Overview
Commenting on today’s Autumn Statement, including a decision on the full expensing capital allowance scheme,
Sarah Gabbai, McDermott’s London-based tax lawyer, said:
“The UK Government’s initial plan in this year’s Spring Budget was to allow full expensing on initial capital investment for the next 3 years from 1 April 2023, which allows for a 100% writing down allowance for expenditure incurred on the first acquisition of certain “plant or machinery” assets used in the business, often referred to as “full expensing”. This measure was originally intended to partially offset the then anticipated increase in the rate of corporation tax from 19% to 25% with effect from 1 April this year.
The Autumn Statement has now made this temporary relief permanent – a move that is expected to cost the Treasury c. £11bn. However, it also ought to provide some much-needed certainty for capital-intensive businesses as it will encourage them to invest in capital assets on a long-term basis as and when needed for business reasons, rather than to accelerate purchase decisions merely to take advantage of a temporary relief. However, with a general election on the horizon, it is far from clear whether the next Government will commit to retaining such a measure, regardless of political persuasion.

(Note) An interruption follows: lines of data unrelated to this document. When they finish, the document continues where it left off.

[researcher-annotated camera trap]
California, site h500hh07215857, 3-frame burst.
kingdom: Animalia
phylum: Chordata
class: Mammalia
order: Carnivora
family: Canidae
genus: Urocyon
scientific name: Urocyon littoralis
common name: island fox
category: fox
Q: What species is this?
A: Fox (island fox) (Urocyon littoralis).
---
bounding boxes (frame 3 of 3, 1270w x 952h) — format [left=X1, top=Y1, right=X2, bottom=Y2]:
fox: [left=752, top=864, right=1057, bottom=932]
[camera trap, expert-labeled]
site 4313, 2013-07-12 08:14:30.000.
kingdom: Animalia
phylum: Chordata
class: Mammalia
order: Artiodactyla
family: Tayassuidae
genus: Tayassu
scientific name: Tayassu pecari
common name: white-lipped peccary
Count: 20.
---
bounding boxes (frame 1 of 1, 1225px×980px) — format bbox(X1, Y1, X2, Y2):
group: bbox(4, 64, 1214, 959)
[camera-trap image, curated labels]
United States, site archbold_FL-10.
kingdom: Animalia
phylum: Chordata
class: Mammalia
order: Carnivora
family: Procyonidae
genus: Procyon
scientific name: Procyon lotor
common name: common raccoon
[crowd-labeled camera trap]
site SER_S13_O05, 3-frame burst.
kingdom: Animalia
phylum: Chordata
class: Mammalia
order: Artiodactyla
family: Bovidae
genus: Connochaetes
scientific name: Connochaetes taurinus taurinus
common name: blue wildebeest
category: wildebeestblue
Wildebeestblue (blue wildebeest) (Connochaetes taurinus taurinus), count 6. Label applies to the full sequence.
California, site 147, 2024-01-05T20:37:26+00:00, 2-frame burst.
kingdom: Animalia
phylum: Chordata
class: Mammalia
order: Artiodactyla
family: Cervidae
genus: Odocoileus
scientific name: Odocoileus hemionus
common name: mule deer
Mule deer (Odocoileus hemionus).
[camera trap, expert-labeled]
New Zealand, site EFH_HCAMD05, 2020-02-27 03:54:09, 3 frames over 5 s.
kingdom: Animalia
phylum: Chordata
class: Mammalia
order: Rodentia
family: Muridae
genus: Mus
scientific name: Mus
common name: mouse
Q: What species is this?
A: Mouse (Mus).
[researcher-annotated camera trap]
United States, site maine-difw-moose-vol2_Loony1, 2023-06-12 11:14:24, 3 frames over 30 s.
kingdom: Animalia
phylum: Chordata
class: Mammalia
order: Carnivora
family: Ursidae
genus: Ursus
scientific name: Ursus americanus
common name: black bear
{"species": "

Now that full expensing on a permanent basis is going ahead for the foreseeable future, businesses claiming the relief may well see some significant deferred tax liabilities for accounting purposes in the next year or so. While this may mean increased current tax liabilities in future periods, the new 15% domestic minimum tax, which will apply for in-scope businesses for accounting periods beginning on or after 31 December 2023, is unlikely to be triggered by this measure.”